# Phonon scattering

Phonons can scatter through several mechanisms as they travel through the material. These scattering mechanisms are: Umklapp phonon-phonon scattering, phonon-impurity scattering, phonon-electron scattering, and phonon-boundary scattering. Each scattering mechanism can be characterised by a relaxation rate 1/${\displaystyle \tau }$ which is the inverse of the corresponding relaxation time.

All scattering processes can be taken into account using Matthiessen's rule. Then the combined relaxation time ${\displaystyle \tau _{C}}$ can be written as:

${\displaystyle {\frac {1}{\tau _{C}}}={\frac {1}{\tau _{U}}}+{\frac {1}{\tau _{M}}}+{\frac {1}{\tau _{B}}}+{\frac {1}{\tau _{ph-e}}}}$

The parameters ${\displaystyle \tau _{U}}$, ${\displaystyle \tau _{M}}$, ${\displaystyle \tau _{B}}$, ${\displaystyle \tau _{ph-e}}$ are due to Umklapp scattering, mass-difference impurity scattering, boundary scattering and phonon-electron scattering, respectively.

## Phonon-phonon scattering

For phonon-phonon scattering, effects by normal processes (processes which conserve the phonon wave vector - N processes) are ignored in favor of Umklapp processes (U processes). Since normal processes vary linearly with ${\displaystyle \omega }$ and umklapp processes vary with ${\displaystyle \omega ^{2}}$, Umklapp scattering dominates at high frequency.[1] ${\displaystyle \tau _{U}}$ is given by:

${\displaystyle {\frac {1}{\tau _{U}}}=2\gamma ^{2}{\frac {k_{B}T}{\mu V_{0}}}{\frac {\omega ^{2}}{\omega _{D}}}}$

where ${\displaystyle \gamma }$ is Gruneisen anharmonicity parameter, μ is shear modulus, V0 is volume per atom and ${\displaystyle \omega _{D}}$ is Debye frequency.[2]

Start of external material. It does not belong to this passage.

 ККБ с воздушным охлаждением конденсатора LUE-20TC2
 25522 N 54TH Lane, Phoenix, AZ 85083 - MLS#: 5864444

## Mass-difference impurity scattering

Mass-difference impurity scattering is given by:

${\displaystyle {\frac {1}{\tau _{M}}}={\frac {V_{0}\Gamma \omega ^{4}}{4\pi v_{g}^{3}}}}$

where ${\displaystyle \Gamma }$ is a measure of the impurity scattering strength. Note that ${\displaystyle {v_{g}}}$ is dependent of the dispersion curves.

## Boundary scattering

Boundary scattering is particularly important for low-dimensional nanostructures and its relaxation time is given by:

${\displaystyle {\frac {1}{\tau _{B}}}={\frac {V}{D}}(1-p)}$

where D is the dimension of the system and p represents the surface roughness parameter. The value p=1 means a smooth perfect surface that the scattering is purely specular and the relaxation time goes to ∞; hence, boundary scattering does not affect thermal transport. The value p=0 represents a very rough surface that the scattering is then purely diffusive which gives:

${\displaystyle {\frac {1}{\tau _{B}}}={\frac {V}{D}}}$

This equation is also known as Casimir limit.[3]

## Phonon-electron scattering

Phonon-electron scattering can also contribute when the material is heavily doped. The corresponding relaxation time is given as:

${\displaystyle {\frac {1}{\tau _{ph-e}}}={\frac {n_{e}\epsilon ^{2}\omega }{\rho V^{2}k_{B}T}}{\sqrt {\frac {\pi m^{*}V^{2}}{2k_{B}T}}}\exp \left(-{\frac {m^{*}V^{2}}{2k_{B}T}}\right)}$

The parameter ${\displaystyle n_{e}}$ is conduction electrons concentration, ε is deformation potential, ρ is mass density and m* is effective electron mass.[2] It is usually assumed that contribution to thermal conductivity by phonon-electron scattering is negligible.

## References

1. ^ Mingo, N (2003). "Calculation of nanowire thermal conductivity using complete phonon dispersion relations". Physical Review B. 68 (11): 113308. Bibcode:2003PhRvB..68k3308M. arXiv:. doi:10.1103/PhysRevB.68.113308.
2. ^ a b Zou, Jie; Balandin, Alexander (2001). "Phonon heat conduction in a semiconductor nanowire" (PDF). Journal of Applied Physics. 89 (5): 2932. Bibcode:2001JAP....89.2932Z. doi:10.1063/1.1345515.
3. ^ Casimir, H.B.G (1938). "Note on the Conduction of Heat in Crystals". Physica. 5 (6): 495. Bibcode:1938Phy.....5..495C. doi:10.1016/S0031-8914(38)80162-2.